[START Supplied data]

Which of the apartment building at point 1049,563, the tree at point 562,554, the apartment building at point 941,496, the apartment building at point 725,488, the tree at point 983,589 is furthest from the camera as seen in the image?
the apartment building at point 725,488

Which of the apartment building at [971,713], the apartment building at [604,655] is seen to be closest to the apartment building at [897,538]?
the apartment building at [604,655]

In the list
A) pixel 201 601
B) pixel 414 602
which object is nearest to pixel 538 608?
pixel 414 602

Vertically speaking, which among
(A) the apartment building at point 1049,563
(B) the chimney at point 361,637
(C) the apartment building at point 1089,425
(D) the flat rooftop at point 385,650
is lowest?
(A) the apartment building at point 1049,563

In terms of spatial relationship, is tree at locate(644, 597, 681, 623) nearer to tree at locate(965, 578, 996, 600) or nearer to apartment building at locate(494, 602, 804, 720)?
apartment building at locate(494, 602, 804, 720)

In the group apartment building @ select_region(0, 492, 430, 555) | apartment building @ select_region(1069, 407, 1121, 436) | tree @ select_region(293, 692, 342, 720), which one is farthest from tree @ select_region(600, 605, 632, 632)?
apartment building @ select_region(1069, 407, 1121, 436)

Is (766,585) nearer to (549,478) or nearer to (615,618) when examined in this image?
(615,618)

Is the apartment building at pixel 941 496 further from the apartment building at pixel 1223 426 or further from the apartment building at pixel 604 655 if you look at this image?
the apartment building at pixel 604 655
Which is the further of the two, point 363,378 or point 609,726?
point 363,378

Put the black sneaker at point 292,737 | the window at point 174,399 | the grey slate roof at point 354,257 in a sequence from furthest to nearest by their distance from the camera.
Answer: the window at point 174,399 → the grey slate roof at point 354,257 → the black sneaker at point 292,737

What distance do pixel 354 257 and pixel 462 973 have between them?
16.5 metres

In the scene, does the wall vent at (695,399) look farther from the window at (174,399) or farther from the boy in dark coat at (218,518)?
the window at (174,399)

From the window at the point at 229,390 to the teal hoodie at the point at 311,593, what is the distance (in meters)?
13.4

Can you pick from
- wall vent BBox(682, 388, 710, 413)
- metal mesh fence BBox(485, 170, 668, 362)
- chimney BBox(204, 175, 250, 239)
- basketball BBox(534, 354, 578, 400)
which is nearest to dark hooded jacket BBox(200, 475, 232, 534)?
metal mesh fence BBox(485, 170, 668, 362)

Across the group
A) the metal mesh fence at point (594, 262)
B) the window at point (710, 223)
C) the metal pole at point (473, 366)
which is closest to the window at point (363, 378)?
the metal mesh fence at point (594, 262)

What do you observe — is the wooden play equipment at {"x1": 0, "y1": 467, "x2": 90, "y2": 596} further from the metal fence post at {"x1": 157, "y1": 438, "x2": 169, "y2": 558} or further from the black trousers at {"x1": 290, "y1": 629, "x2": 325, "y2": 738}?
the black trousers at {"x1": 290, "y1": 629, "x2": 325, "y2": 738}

[END Supplied data]

Work to do. Rewrite the data above as a JSON list of strings, one string per line, from the start of the data through the line containing "16.5 metres", with both ends included and blank lines left out.

Result for this exercise.
[
  "Which of the apartment building at point 1049,563, the tree at point 562,554, the apartment building at point 941,496, the apartment building at point 725,488, the tree at point 983,589 is furthest from the camera as seen in the image?",
  "the apartment building at point 725,488",
  "Which of the apartment building at [971,713], the apartment building at [604,655] is seen to be closest to the apartment building at [897,538]?",
  "the apartment building at [604,655]",
  "In the list",
  "A) pixel 201 601",
  "B) pixel 414 602",
  "which object is nearest to pixel 538 608?",
  "pixel 414 602",
  "Vertically speaking, which among",
  "(A) the apartment building at point 1049,563",
  "(B) the chimney at point 361,637",
  "(C) the apartment building at point 1089,425",
  "(D) the flat rooftop at point 385,650",
  "is lowest?",
  "(A) the apartment building at point 1049,563",
  "In terms of spatial relationship, is tree at locate(644, 597, 681, 623) nearer to tree at locate(965, 578, 996, 600) or nearer to apartment building at locate(494, 602, 804, 720)?",
  "apartment building at locate(494, 602, 804, 720)",
  "In the group apartment building @ select_region(0, 492, 430, 555) | apartment building @ select_region(1069, 407, 1121, 436) | tree @ select_region(293, 692, 342, 720), which one is farthest from tree @ select_region(600, 605, 632, 632)?",
  "apartment building @ select_region(1069, 407, 1121, 436)",
  "Is (766,585) nearer to (549,478) or nearer to (615,618) when examined in this image?",
  "(615,618)",
  "Is the apartment building at pixel 941 496 further from the apartment building at pixel 1223 426 or further from the apartment building at pixel 604 655 if you look at this image?",
  "the apartment building at pixel 604 655",
  "Which is the further of the two, point 363,378 or point 609,726?",
  "point 363,378",
  "Put the black sneaker at point 292,737 | the window at point 174,399 | the grey slate roof at point 354,257 in a sequence from furthest to nearest by their distance from the camera.",
  "Answer: the window at point 174,399 → the grey slate roof at point 354,257 → the black sneaker at point 292,737",
  "What distance do pixel 354 257 and pixel 462 973 have between them?",
  "16.5 metres"
]